Camera Obscura (2017)

Series by Thibaud Tchertchian

Camera Oscura is a series of seventeen portraits of Tibetans, painted from a selection of photographs taken in Kangding, a village in the Tibetan province of Sichuan.

The portraits are done freehand with black spray paint on the white of the canvas.

I was invited to participate in an artist residency during May 2017, in Chengdu. It was difficult to leave the residency without notifying the local police, but I still managed a ten-day escape into the Tibetan region, where artist, business, NGO, and journalist visas are extremely controlled.

Chinese President Xi Jinping announced the One Road, One Belt plan — an international economic development initiative intended to return China to its golden age, which includes opening a Silk Road 2.0. Chengdu (the fifth most developed city in China) is deeply involved in this organisation. Sichuan and Tibet will be crossed by a railway and a motorway linking Poland to Beijing. This route, spanning half the globe, will cut through the Himalayas at mid-elevation. The city of Chengdu is home to 9.2 million inhabitants, yet remains isolated. It attempts to open itself to international culture and tourism, with the difficulty of juxtaposing this with the heavy control of local authorities.

The first Tibetan village, though only a few kilometres away, is still difficult to reach via winding roads plagued by constant landslides. But the new road will run along the mountainsides to deliver the many expected foreign tourists. For now, locals see very few Westerners. Children cried in surprise at the sight of my beard, and some adults remain wary or curious.

What tourists will not see is that we are in a context of Sinicization of Tibet. Rebellious Tibetans have, even recently, been victims of government reprisals. Locals are pushed out of their villages. Their homes are destroyed and replaced by more "Chinese-friendly" houses. Nomads retreat higher into the mountains. Young Tibetans are offered the hardest jobs; often discouraged, they risk falling into delinquency. Han Chinese from central and eastern China are called to colonise and contribute to China's expansion.

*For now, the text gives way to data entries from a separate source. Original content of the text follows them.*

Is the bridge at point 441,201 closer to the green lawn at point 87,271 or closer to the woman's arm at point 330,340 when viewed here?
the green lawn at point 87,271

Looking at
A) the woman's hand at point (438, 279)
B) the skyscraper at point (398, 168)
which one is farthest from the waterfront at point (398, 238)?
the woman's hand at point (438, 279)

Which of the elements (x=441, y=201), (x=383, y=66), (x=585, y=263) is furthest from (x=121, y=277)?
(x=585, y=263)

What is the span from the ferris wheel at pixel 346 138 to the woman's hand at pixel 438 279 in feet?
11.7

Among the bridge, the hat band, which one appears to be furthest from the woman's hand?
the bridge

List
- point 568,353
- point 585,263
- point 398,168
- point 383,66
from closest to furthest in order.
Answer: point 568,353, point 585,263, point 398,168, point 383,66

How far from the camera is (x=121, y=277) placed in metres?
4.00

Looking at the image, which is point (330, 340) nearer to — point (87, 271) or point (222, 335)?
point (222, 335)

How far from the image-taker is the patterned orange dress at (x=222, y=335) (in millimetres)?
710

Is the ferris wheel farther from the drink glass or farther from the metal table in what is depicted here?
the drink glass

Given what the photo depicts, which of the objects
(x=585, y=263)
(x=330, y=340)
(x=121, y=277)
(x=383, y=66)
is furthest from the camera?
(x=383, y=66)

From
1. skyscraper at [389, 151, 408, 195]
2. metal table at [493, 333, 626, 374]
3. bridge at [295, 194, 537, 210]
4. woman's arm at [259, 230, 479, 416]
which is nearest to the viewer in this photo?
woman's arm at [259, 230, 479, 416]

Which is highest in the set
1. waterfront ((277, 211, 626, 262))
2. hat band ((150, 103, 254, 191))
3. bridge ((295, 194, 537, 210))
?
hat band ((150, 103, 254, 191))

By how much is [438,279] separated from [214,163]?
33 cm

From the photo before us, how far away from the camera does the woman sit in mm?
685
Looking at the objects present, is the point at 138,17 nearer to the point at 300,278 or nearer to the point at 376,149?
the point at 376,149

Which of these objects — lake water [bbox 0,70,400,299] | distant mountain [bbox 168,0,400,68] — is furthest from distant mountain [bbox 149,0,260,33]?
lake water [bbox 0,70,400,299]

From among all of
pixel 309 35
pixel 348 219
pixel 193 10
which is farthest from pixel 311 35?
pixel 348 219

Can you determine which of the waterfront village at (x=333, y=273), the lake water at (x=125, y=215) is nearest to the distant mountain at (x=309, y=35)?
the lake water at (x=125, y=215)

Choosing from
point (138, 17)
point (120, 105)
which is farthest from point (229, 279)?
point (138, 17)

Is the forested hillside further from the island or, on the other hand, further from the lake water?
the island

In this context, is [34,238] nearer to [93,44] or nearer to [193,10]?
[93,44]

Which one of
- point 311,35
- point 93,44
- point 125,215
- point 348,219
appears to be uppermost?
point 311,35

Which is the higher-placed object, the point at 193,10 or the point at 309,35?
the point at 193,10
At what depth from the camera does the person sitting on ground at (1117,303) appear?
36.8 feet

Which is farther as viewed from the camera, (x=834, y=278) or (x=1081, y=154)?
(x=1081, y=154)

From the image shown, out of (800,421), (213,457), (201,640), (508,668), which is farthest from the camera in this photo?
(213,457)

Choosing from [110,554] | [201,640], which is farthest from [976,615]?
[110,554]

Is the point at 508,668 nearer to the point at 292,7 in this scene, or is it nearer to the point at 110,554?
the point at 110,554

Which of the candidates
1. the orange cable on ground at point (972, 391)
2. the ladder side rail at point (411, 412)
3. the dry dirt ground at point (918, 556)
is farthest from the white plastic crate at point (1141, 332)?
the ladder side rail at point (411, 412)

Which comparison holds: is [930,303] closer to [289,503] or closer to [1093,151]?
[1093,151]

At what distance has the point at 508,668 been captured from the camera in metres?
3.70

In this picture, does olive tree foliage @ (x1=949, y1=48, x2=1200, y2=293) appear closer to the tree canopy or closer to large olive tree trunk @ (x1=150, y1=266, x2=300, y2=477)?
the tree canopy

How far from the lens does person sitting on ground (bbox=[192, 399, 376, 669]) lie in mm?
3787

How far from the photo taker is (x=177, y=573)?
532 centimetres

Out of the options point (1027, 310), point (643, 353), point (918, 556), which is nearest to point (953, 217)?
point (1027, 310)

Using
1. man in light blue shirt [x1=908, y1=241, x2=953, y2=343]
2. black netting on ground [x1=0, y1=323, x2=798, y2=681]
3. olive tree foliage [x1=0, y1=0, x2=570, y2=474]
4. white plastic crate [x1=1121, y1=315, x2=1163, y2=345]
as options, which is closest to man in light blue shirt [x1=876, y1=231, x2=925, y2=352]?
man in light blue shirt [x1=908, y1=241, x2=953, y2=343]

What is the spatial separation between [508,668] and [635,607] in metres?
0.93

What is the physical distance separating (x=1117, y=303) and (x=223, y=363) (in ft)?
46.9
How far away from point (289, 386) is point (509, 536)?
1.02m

Bön temples and frescoes are replaced by Chinese art, and spiritual leaders sympathetic to Chinese festivals and beliefs are placed in positions of authority.

Surveillance cameras dress every street corner — and even the fields, where they watch over farmers learning to smile at the lenses of the newcomers, of whom I am, ultimately, one of the first representatives.

Saffron turned silk / For a long time already / Sketches the moribund / Under the iris of cameras

Living in the Himalayas / Faces will suffer / From the tireless march / Of a sandy emperor

Goodbye, Bön, Kala / Goodbye wise thoughts / Tumult and movement / Are the new masters sovereign

Which greet the nonchalant / Travellers from everywhere

Blurred child's dreams / By corrupted adults

The Camera Oscura is the darkroom of the camera — the one that freezes the portraits of a certain people and their customs, destined to disappear in this momentum that seems almost impossible to stop. It is also my Bangkok studio where I develop my portraits, already inscribed in a past — a childhood dream fulfilled yet steeped in nostalgia.

I do not oppose Chinese culture, of course, which is equally ancient, rich, and fascinating. But every civilisation, in its efforts, generates a share of darkness that must nonetheless be brought to light, at the risk of letting another human treasure vanish.

Back in Chengdu, a friend shared her opinion. She obviously believes that China acts for the benefit of Tibet, and that the opposition is encouraged by American interference in a kind of East-West cold war. It is hard to contradict her, because that is also true. But in this march toward progress, it is the ancient peoples and their culture that disappear.

This is what I collect. My portraits are the dust of what humanity loses: a culture.